■ Records to use ■
########################################
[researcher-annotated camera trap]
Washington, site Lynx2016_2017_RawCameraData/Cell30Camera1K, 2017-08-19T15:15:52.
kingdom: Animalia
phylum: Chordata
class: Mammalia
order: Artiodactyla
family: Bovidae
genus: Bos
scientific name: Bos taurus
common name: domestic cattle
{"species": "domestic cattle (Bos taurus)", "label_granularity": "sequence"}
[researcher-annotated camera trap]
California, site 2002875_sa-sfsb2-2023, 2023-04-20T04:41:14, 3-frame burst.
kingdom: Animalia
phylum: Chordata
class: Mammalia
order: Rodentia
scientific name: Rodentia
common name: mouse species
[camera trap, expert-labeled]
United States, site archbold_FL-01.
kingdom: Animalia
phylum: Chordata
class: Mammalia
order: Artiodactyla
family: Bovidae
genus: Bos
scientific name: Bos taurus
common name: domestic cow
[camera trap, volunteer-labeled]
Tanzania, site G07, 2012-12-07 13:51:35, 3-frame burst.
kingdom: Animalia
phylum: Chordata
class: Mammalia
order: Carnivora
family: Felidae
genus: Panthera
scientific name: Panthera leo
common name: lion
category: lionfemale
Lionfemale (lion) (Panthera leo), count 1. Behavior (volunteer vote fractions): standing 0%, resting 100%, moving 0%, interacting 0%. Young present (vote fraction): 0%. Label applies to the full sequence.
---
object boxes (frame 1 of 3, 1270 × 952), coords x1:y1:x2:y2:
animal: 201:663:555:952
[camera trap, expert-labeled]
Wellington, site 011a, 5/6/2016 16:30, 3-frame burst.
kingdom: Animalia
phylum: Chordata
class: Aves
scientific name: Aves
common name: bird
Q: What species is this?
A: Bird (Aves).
########################################
■ Problem to solve ■
Give the listing again in full, and make every line match exactly.

■ Result of the task ■
[researcher-annotated camera trap]
Washington, site Lynx2016_2017_RawCameraData/Cell30Camera1K, 2017-08-19T15:15:52.
kingdom: Animalia
phylum: Chordata
class: Mammalia
order: Artiodactyla
family: Bovidae
genus: Bos
scientific name: Bos taurus
common name: domestic cattle
{"species": "domestic cattle (Bos taurus)", "label_granularity": "sequence"}
[researcher-annotated camera trap]
California, site 2002875_sa-sfsb2-2023, 2023-04-20T04:41:14, 3-frame burst.
kingdom: Animalia
phylum: Chordata
class: Mammalia
order: Rodentia
scientific name: Rodentia
common name: mouse species
[camera trap, expert-labeled]
United States, site archbold_FL-01.
kingdom: Animalia
phylum: Chordata
class: Mammalia
order: Artiodactyla
family: Bovidae
genus: Bos
scientific name: Bos taurus
common name: domestic cow
[camera trap, volunteer-labeled]
Tanzania, site G07, 2012-12-07 13:51:35, 3-frame burst.
kingdom: Animalia
phylum: Chordata
class: Mammalia
order: Carnivora
family: Felidae
genus: Panthera
scientific name: Panthera leo
common name: lion
category: lionfemale
Lionfemale (lion) (Panthera leo), count 1. Behavior (volunteer vote fractions): standing 0%, resting 100%, moving 0%, interacting 0%. Young present (vote fraction): 0%. Label applies to the full sequence.
---
object boxes (frame 1 of 3, 1270 × 952), coords x1:y1:x2:y2:
animal: 201:663:555:952
[camera trap, expert-labeled]
Wellington, site 011a, 5/6/2016 16:30, 3-frame burst.
kingdom: Animalia
phylum: Chordata
class: Aves
scientific name: Aves
common name: bird
Q: What species is this?
A: Bird (Aves).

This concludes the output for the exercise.